Study: Factories need to invest in water and toilets to drive health, wealth and business

Desk Report: First-of-its-kind research released today by WaterAid shows when companies invest in water, sanitation and hygiene (WASH) for their employees, their business thrives. Productivity increases, health, morale and loyalty improve, absenteeism reduces, punctuality enhances and staff turnover lowers – ultimately driving business profits.

The new data, released in two reports titled ‘Boosting business: why investing in water, sanitation and hygiene pays off’, supported by HSBC, was carried out in the apparel and leather industries across six workplaces in India and Bangladesh over a two-year period. The reports include projections for the next ten years.

It is the first time that the impacts from WASH investment on both employees and businesses has been documented and analysed, and where the return on investment (ROI) has been so well-evidenced, according to WaterAid.

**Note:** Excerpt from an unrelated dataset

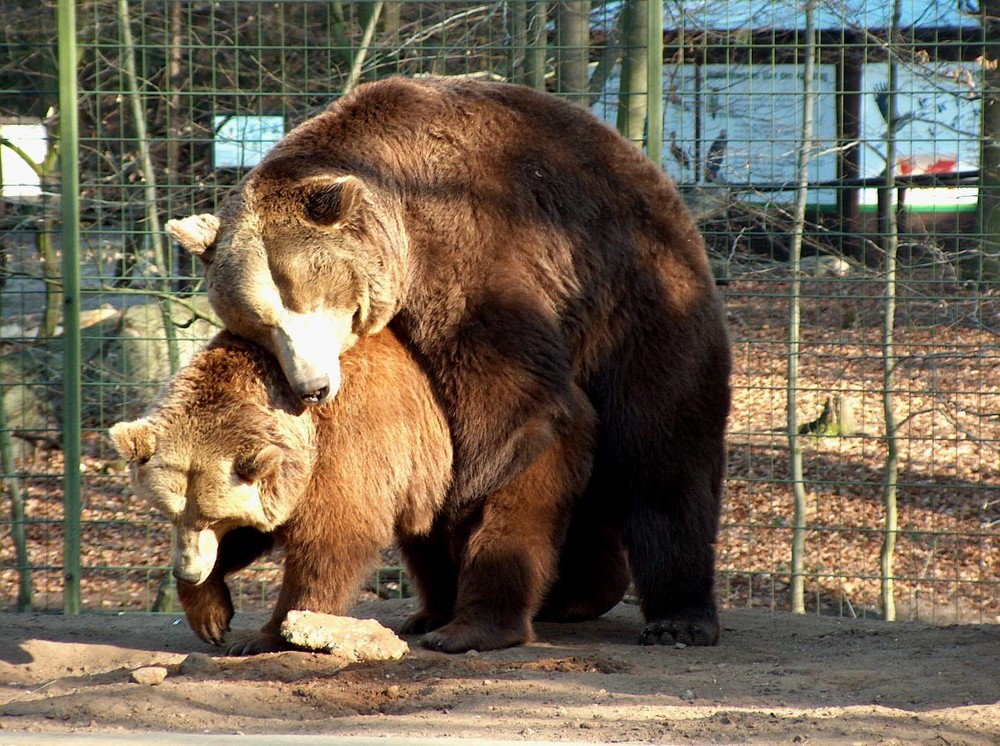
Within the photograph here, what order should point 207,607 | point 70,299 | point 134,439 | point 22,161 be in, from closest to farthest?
point 134,439, point 207,607, point 70,299, point 22,161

With trends showing that consumers increasingly care how their clothing is made and seek out products and brands that prioritise employee welfare, the health of employees should be on top of any business leaders’ mind, and investment in WASH should become a core part of companies’ Economic, Social and Governance (ESG) strategies and action, WaterAid said.

Key report findings include:
• The investment in WASH led to a host of business benefits and trends both for employees and management.
In India:
o Employees’ access to drinking water rose by 30%, and to handwashing stations by 13%. The availability of toilets at home increased by 10 percentage points (from 70% to 80%).
o Absenteeism fell by 29%, and 83% of employees said they had improved their handwashing behaviour.
In Bangladesh:
o In employees’ communities, almost a third of the households (31%) now have safely managed water, and 26% of households now have decent toilets, compared with zero access for both of these before the project.
o Absenteeism fell by 15%, punctuality improved by 5%, and attrition decreased by 2%.
o A climate resilient rainwater harvester installed by Fakir Fashion (one of the ready-made garment factories) provided significant environmental benefits and cost savings in terms of water supply and treatment.
• Productivity is the most influential and important indicator contributing to ROI across the six workplaces. For example, in Bangladesh productivity showed a great improvement across the three factories, resulting in the biggest business benefit – an estimated $7.8 million (738 million BDT) over ten years with a continued investment in WASH.
• Assuming a continued investment in WASH over a ten-year period, the factories in Bangladesh showed an estimated overall ROI of $6.79 for every $1 invested (ranging from -$9 to $30); in India, the figure showed an overall ROI of $2 for every $1 invested (ranging from -$2 to $8).

While the ROI for each of the six workplaces varied, depending on a range of factors – such as the impacts of COVID-19, product ‘value’ and previous WASH standards – the benefits for both employees and companies are staggeringly clear, WaterAid said.

Ruth Loftus, project lead and WaterAid’s Senior Private Sector Advisor said: “These investments increase health and productivity of employees, increase worker morale, reduce absenteeism and help prevent diseases – all of which mean lower operational costs, ultimately enhancing a company’s bottom line and delivering on their ESG commitments.

“There’s a compelling case for factory management to pick up the gauntlet and invest in taps, toilets and good hygiene for their employees. The participating factories are showcasing the business benefits, generating a return on their investment, aligning with regulation and reputational expectations and potentially driving change for millions of people through the companies they supply – many of which are global brands.”

India is the fifth largest exporter of leather goods globally and has an estimated 3,000 tanneries providing jobs for more than four million people. Bangladesh is the world’s second-largest apparel exporter, with its ready-made garments sector accounting for 83% of the country’s export earnings.

Kings International Ltd tannery in Unnao, northern India, where which processes hides into finished leather, struggled with employee absenteeism, particularly during monsoons when flooding causes contamination of water sources, leading to poor hygiene and a rise in diarrhoea and dysentery cases.

The factory joined WaterAid’s project, installing toilets and handwashing points, and renovating water stations. Hygiene messages and jingles were also played near the toilets, and hygiene promotional films were screened in the common room; all of which the employees keenly told their friends and family about at home.

“This truly is a ground-breaking project, as evidence of the impact on businesses investing in such a basic thing as water and toilets has been largely anecdotal – until now. “As climate change is set to drive erratic weather events such as flooding, droughts and cyclones, investing in WASH is fundamental to safeguarding people already living on the frontline of climate change, and to building robust, sustainable businesses.”